De gronden die appellante in dit hoger beroep heeft aangevoerd zijn in essentie een herhaling van wat zij in beroep heeft aangevoerd. Met de rechtbank wordt geoordeeld dat sprake is van een zorgvuldig medisch onderzoek door de verzekeringsartsen van het Uwv en dat geen aanleiding bestaat om te twijfelen aan de juistheid van de daarbij getrokken conclusies. Er is evenmin reden voor het benoemen van een onafhankelijke deskundige. De rechtbank heeft de beroepsgronden van appellante afdoende besproken en met juistheid geoordeeld dat die gronden niet slagen. De overwegingen die aan het oordeel van de rechtbank ten grondslag liggen worden geheel onderschreven.
4.3.
De rechtbank wordt ook gevolgd in haar oordeel dat het Uwv voldoende heeft gemotiveerd dat de aan de EZWb ten grondslag gelegde functies in medisch opzicht geschikt zijn voor appellante.
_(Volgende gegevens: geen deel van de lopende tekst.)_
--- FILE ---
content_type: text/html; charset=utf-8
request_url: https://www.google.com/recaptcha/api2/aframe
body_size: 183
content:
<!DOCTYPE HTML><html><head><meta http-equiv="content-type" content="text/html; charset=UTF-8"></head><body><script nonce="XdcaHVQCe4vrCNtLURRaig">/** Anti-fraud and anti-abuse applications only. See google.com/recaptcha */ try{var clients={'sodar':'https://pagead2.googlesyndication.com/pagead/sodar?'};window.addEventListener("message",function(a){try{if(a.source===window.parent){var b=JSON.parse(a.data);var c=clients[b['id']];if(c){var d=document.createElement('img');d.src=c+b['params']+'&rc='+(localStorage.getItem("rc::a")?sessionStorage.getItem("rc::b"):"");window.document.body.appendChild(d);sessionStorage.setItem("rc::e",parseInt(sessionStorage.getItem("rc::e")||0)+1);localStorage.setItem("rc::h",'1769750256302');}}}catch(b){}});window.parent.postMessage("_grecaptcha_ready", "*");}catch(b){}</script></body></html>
5. De overwegingen in 4.2 en 4.3 leiden tot de conclusie dat het hoger beroep niet slaagt en de aangevallen uitspraak moet worden bevestigd.
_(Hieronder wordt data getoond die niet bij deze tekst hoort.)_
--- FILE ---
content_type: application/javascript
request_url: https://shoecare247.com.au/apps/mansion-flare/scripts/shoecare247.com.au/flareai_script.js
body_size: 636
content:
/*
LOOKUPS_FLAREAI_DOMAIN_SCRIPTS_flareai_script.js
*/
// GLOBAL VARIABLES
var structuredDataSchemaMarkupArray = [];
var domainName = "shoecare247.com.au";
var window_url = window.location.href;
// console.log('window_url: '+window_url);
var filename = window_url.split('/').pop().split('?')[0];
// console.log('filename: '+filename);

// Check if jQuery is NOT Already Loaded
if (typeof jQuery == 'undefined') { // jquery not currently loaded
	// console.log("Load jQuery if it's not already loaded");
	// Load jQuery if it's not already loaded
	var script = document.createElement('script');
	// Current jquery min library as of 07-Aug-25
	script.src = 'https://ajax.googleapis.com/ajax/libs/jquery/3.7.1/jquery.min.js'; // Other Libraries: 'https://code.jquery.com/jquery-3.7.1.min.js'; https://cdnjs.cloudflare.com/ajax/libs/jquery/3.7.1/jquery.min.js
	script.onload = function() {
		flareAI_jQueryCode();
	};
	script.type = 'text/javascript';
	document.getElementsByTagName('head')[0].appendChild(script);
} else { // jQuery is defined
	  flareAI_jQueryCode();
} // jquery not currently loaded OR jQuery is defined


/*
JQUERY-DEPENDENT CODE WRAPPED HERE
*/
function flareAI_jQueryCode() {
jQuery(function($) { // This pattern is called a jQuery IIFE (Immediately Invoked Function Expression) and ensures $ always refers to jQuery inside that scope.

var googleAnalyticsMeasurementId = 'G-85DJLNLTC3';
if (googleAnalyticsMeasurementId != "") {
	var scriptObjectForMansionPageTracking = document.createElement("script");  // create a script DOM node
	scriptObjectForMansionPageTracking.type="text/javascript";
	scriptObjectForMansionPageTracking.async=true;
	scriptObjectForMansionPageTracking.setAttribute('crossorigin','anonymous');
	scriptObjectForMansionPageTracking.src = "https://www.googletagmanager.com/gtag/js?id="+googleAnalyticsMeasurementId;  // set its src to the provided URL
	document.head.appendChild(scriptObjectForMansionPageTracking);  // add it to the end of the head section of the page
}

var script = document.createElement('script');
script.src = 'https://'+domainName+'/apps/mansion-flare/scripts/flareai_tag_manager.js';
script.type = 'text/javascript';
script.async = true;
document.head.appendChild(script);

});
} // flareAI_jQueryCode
6. Voor een veroordeling in de proceskosten bestaat geen aanleiding.

BESLISSING

De Centrale Raad van Beroep bevestigt de aangevallen uitspraak.
Deze uitspraak is gedaan door I.M.J. Hilhorst-Hagen, in tegenwoordigheid van L. Winters als griffier. De beslissing is uitgesproken in het openbaar op 11 november 2021.